Team: Scuderia Ferrari
Car No.: 5
Podiums (excluding wins): 10
Pole Positions: 1
Fastest Laps: 1
Laps Led: 176
Championship Position: 3rd
Luke Smith (@LukeSmithF1)
Sebastian Vettel’s reputation took a big hit in 2014 during a difficult season with Red Bull that saw the four-time world champion be reduced to number two driver status behind Daniel Ricciardo. His move to Ferrari was a gamble, given the struggles that the Scuderia faced last year, but both parties have come out of 2015 looking stronger than ever.
The big worry for Vettel was that he would have another year like 2014, yet from the start of the season in Australia, he looked to be at ease with the car. Victory in Malaysia underpinned this as he perfected his strategy and pace, and he even gave Lewis Hamilton trouble in Spain in the early stages.
This was the year that Vettel proved his greatness. In a season dominated by Mercedes, Vettel pushed them far closer than any other driver, and – unlike Ricciardo’s wins in 2014 – even outclassed them on occasion. To say that his success at Red Bull was only down to the car greatly underestimates the talent and skill of Vettel.
What made him so good this year – and in his championship seasons – was how flawless Vettel was. His only truly terrible race was Mexico when he even apologized himself to the team, and there were mistakes in Bahrain and Canada that were costly. Throughout the year, Vettel was the most consistent and bulletproof racer on the grid.
Vettel also gave a sense of reality to F1 this year. He was the naughty school kid in the press conferences with Rosberg and Hamilton, cutting the tension with wry humor he is known for, yet perhaps hasn’t been able to display before.
It was a big year for Vettel, but 2016 could be better still.
Tony DiZinno (@tonydizinno)
Chalk up 2014 as a mulligan, and reborn, and renewed in the new environment of Scuderia Ferrari, Sebastian Vettel thrived in 2015. Those who have been regular readers of this site over three years know I’ve occasionally been critical of Vettel, or certainly made the mistake of not fully appreciating him. This year, I came to appreciate what a treasure Vettel is in the sport, and it took him leaving Red Bull to do so.

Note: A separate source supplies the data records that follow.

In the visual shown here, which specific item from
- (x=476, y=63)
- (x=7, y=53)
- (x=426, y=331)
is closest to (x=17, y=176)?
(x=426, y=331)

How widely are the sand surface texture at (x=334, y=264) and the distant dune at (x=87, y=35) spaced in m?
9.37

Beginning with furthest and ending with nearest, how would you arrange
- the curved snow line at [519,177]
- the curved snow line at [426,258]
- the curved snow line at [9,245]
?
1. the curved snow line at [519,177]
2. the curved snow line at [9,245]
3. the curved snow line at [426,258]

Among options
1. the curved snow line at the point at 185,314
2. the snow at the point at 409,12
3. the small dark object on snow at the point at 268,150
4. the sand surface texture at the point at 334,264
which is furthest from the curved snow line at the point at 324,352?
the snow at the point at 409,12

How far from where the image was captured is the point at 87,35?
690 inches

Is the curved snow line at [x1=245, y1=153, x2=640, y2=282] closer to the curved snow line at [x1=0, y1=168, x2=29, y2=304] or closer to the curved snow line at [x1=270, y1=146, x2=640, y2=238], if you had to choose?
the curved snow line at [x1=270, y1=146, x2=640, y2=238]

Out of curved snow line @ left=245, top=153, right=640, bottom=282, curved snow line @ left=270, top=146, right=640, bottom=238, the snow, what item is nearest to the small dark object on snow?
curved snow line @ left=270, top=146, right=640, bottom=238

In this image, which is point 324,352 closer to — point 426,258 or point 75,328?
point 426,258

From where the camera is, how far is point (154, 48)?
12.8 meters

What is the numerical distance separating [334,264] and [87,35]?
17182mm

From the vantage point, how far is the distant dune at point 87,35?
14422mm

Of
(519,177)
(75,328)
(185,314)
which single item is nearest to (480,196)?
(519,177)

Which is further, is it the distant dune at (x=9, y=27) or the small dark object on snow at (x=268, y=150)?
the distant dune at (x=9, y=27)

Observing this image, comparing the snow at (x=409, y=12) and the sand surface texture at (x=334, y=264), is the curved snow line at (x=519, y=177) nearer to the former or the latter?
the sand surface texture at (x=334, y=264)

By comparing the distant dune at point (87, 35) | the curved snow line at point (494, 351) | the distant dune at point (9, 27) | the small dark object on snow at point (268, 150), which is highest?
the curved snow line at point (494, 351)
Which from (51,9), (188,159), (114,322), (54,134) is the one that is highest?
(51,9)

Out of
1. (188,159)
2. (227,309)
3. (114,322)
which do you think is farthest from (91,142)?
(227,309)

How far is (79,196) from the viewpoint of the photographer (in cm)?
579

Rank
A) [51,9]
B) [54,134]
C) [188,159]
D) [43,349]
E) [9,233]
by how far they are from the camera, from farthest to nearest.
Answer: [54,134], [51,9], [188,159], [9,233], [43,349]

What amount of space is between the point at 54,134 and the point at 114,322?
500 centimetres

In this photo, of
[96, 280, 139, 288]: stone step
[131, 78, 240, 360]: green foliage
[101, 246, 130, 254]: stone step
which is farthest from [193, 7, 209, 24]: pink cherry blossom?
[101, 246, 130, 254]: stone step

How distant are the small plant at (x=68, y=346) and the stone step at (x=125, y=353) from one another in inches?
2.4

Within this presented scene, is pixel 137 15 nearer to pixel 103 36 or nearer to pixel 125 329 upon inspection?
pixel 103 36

In a year dominated by the Mercedes W06 chassis, and when it was a question of whether Lewis Hamilton or Nico Rosberg would fully control the day, Vettel was this year’s desperately needed thorn in the side. The fact Vettel won second time out in his new environment, at Malaysia, was a dream result that few would predicted. Further wins at Hungary and Singapore, both of which were well judged, meant Vettel matched his hero Michael Schumacher in winning three times in his first season.
But more than the results, it was the human side of Vettel that I fully began to appreciate, which is something those closer inside the sport have known existed for years. Within the Red Bull garage, Vettel was the driver most inextricably linked with the team’s dominance, but perhaps not fully appreciated for his own ability due to the caliber of design from Adrian Newey. It was always a “Vettel-Newey” combination, rather than just Vettel… even though he took Mark Webber to the cleaners in all five seasons as teammates.
Whether it was poking fun at the Mercedes duo in press conferences, or offering refreshing candor in nearly any media session, Vettel almost went full Daniel Ricciardo this year in fully enjoying his season while also being motivated to succeed, comfortable in his own skin outside his comfort zone.